**Given data**:
+-------+
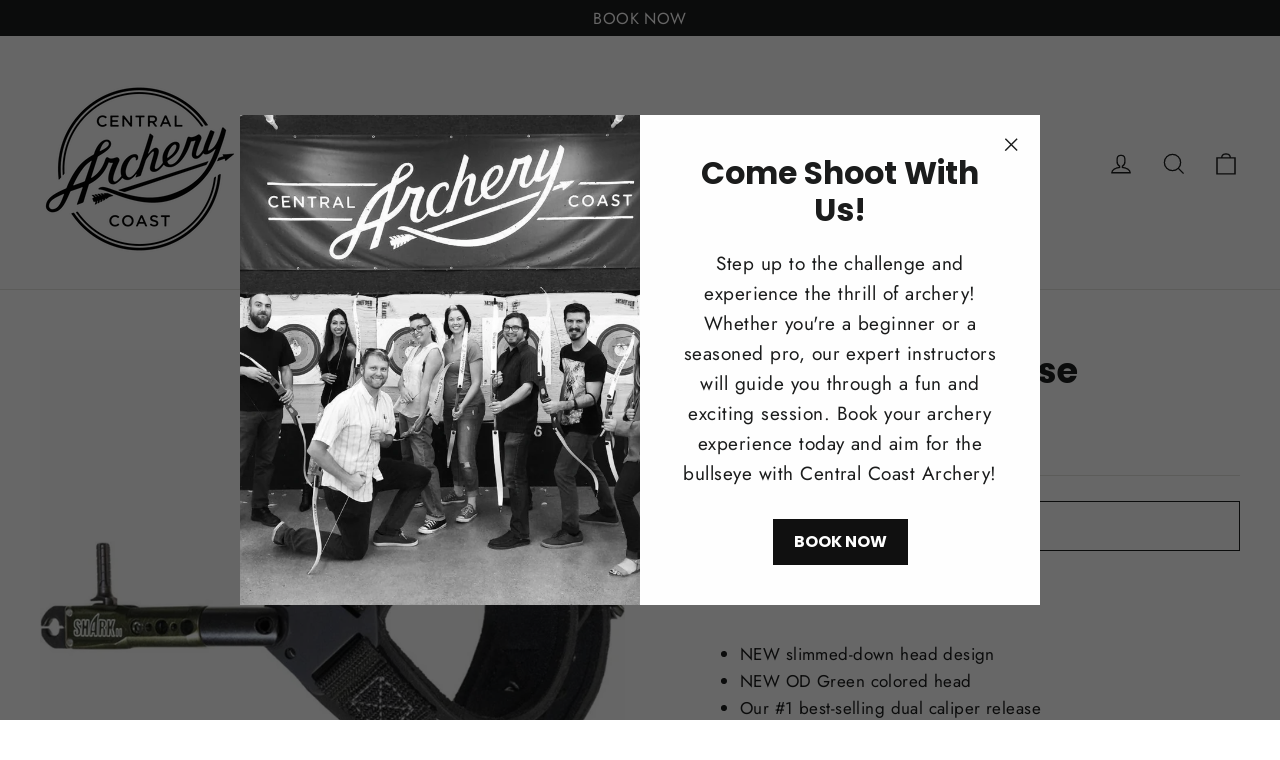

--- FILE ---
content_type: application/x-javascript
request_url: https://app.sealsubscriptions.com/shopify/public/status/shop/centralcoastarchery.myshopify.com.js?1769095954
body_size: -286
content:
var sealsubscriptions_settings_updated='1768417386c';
+-------+
**Problem**: Every line above should be output exactly, except for the pictures.

**Your response**:
--- FILE ---
content_type: application/x-javascript
request_url: https://app.sealsubscriptions.com/shopify/public/status/shop/centralcoastarchery.myshopify.com.js?1769095954
body_size: -286
content:
var sealsubscriptions_settings_updated='1768417386c';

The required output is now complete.